Menjelang berakhirnya periode pemerintahan Jokowi-Kalla, agenda reformasi Polri dinilai masih banyak menyisakan pekerjaan rumah.
"Kita bisa lihat dari satu sisi dulu, tingkat kepatuhan di dalam pelaporan LHKPN masih rendah," ujar peneliti hukum pada Divisi Hukum dan Monitoring Peradilan ICW Donal Fariz, dalam konferensi pers di kantor ICW, Jakarta Selatan, Rabu (17/7/2019).
"Apabila merujuk pada situs daring elhkpn.go.id, selama tahun 2017-2018 ada sebanyak 29.526 anggota kepolisian yang wajib melaporkan LHKPN. Tapi terdapat 12.779 anggota kepolisian atau sekitar 43 persen yang LHKPN-nya tidak ditemukan," lanjut dia.
Baca juga: Komnas HAM: Polri Paling Banyak Diadukan...
Penerapan merit system di dalam penempatan personel juga dinilai masih bermasalah. Buktinya, pimpinan Polri pernah nekat mempromosikan perwira tingginya yang pernah terseret perkara hukum menjadi seorang kepala polisi daerah.
"Ini menyisakan pertanyaan mengenai ukuran kompetensi serta penilaian kinerja dalam promosi jabatan tersebut," papar dia.
Selanjutnya mengenai pengawasan. ICW menilai peran pengawasan terhadap Polri sangat lemah. Khususnya pengawasan dari luar institusi.
Komisi Kepolisian Nasional (Kompolnas) yang diharapkan galak dan tegas terhadap Polri justru dinilai sebaliknya. Ini juga berkaitan dengan kewenangan Kompolnas sendiri yang mesti ditambah.
"Selain itu, penanganan perkara-perkara pidana masih berpotensi membuka ruang terjadinya praktik suap.

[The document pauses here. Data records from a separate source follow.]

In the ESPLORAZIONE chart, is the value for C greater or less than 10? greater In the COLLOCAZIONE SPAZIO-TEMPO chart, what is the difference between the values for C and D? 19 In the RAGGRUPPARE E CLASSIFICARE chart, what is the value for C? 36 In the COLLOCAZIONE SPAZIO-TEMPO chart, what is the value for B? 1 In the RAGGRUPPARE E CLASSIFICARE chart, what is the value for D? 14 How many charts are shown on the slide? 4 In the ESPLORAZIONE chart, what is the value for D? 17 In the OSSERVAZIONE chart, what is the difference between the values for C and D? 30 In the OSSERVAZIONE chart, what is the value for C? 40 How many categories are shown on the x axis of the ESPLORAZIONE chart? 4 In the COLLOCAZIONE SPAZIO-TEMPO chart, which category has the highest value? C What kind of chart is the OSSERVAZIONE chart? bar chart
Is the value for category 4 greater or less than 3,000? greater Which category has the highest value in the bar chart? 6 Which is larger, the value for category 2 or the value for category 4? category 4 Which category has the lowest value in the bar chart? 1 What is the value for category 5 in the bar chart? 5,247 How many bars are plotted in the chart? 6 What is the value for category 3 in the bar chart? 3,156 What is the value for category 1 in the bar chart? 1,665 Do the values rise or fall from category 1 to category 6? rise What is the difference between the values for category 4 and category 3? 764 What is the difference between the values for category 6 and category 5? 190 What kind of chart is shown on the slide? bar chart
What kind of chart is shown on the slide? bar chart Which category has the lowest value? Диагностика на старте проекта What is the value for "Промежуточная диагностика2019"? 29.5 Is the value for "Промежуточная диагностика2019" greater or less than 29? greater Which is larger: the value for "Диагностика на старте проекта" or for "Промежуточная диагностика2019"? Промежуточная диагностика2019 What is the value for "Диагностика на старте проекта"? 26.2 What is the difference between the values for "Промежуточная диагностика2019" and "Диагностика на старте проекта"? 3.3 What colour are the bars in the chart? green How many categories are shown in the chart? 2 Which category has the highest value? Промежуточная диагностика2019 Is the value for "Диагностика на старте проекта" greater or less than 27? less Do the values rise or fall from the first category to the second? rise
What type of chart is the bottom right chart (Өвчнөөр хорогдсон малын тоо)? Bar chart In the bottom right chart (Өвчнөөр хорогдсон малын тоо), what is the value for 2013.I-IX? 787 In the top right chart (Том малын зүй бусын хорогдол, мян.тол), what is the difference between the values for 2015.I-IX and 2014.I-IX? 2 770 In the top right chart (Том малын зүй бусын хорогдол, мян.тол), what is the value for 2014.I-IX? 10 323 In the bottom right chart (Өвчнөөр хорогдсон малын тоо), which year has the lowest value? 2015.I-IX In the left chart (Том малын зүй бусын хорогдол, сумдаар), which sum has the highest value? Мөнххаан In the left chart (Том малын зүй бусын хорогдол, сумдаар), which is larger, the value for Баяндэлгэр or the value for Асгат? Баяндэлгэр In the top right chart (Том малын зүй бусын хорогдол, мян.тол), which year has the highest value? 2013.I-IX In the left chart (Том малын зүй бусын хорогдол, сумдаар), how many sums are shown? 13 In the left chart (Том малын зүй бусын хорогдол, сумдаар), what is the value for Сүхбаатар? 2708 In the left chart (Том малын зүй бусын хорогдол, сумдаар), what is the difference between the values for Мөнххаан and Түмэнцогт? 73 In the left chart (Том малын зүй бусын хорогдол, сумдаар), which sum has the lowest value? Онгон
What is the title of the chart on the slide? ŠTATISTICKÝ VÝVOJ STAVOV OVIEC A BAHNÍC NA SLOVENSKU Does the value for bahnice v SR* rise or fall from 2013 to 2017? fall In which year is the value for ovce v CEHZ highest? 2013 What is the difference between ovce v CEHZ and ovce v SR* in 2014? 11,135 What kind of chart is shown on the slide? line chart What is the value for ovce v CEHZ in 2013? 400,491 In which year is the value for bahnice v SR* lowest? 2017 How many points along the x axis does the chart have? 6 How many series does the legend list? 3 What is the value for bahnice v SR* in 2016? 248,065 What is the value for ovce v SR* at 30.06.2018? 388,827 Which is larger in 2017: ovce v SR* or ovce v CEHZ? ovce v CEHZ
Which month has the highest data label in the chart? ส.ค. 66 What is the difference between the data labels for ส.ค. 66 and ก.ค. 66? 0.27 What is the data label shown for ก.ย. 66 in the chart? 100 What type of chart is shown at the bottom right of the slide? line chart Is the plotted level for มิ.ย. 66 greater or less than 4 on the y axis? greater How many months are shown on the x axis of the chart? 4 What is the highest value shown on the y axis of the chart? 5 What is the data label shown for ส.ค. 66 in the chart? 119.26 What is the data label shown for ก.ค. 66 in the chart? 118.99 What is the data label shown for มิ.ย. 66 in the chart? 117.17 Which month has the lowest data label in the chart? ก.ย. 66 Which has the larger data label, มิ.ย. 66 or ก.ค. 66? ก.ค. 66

Misalnya melalui pemberian SP3 (Surat Perintah Penghentian Penyidikan)," pungkas dia.
Baca juga: Jadi Lembaga Paling Banyak Diadukan ke Komnas HAM, Ini Komentar Polri
ICW pun berharap pemerintahan Jokowi periode 2019-2024 bersama Kiai Haji Ma'ruf Amin dapat memperbaiki pekerjaan rumah di institusi Polri tersebut.